### DOCUMENT EXTRACT
____

The Catholic Primary Schools Management Association (CPSMA) has distanced itself from suggestions that it supports a programme aimed at 11 and 12 year olds which endorses the view that children can change sex.
A pilot programme entitled ‘Altogether Now!’, currently being tested in some primary schools, describes itself as “supported by” an advisory group whose members include the CPSMA and the Church of Ireland Board of Education.
The programme, billed as “a pilot educational awareness programme on homophobic and transphobic bullying in primary schools” is funded by the Department of Education and Skills and is a partnership between St Patrick’s College and BeLonG To Youth Services, which supports lesbian, gay, bisexual and transgender young people.
The programme accepts that people can change their ‘gender’, or be born into the ‘wrong gender’, a view that is against Catholic teaching.

____

### MATERIAL SHOWN

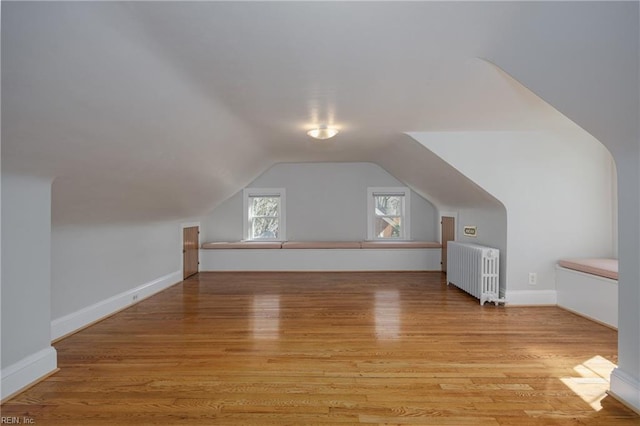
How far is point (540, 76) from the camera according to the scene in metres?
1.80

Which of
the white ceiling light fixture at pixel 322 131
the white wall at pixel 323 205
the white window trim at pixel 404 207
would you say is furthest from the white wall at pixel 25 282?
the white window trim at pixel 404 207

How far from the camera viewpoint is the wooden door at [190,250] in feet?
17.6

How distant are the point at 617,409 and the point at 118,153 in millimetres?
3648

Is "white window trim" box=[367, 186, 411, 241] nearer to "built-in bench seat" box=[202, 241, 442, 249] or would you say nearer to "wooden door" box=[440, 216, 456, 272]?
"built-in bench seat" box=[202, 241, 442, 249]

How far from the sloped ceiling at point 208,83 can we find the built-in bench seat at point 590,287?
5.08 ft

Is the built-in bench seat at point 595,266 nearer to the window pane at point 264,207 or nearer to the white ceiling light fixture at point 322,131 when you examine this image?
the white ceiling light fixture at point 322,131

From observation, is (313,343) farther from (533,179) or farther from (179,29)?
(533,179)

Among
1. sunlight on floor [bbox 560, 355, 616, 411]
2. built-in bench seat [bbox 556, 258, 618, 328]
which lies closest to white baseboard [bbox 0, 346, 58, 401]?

____

### STATED EXERCISE A
Put everything in the entries from the line containing "From observation, is" down to the end of the entries into a JSON list of strings, one string per line, with blank lines left out.
### STATED EXERCISE B
Write what comes next in the news report about the Catholic primary schools association and the "Altogether Now!" programme, picking up after its last sentence.
The text and the entries were taken from separate, unrelated sources.

### ANSWER A
[
  "From observation, is (313,343) farther from (533,179) or farther from (179,29)?",
  "(533,179)",
  "Among",
  "1. sunlight on floor [bbox 560, 355, 616, 411]",
  "2. built-in bench seat [bbox 556, 258, 618, 328]",
  "which lies closest to white baseboard [bbox 0, 346, 58, 401]?"
]

### ANSWER B
Programme
A spokesman for the CPSMA told The Irish Catholic that while “all forms of bullying were inappropriate in a Catholic school”, the organisation “haven’t endorsed any one particular programme”.
Nothing should be inferred from the presence of a CPSMA representative on an advisory committee, the spokesman said.
‘All Together Now’ documents define a transgender individual as “a person who was labelled as a boy or a girl when they were born but deep inside they feel they are a different gender and they want to live their life as that preferred gender”.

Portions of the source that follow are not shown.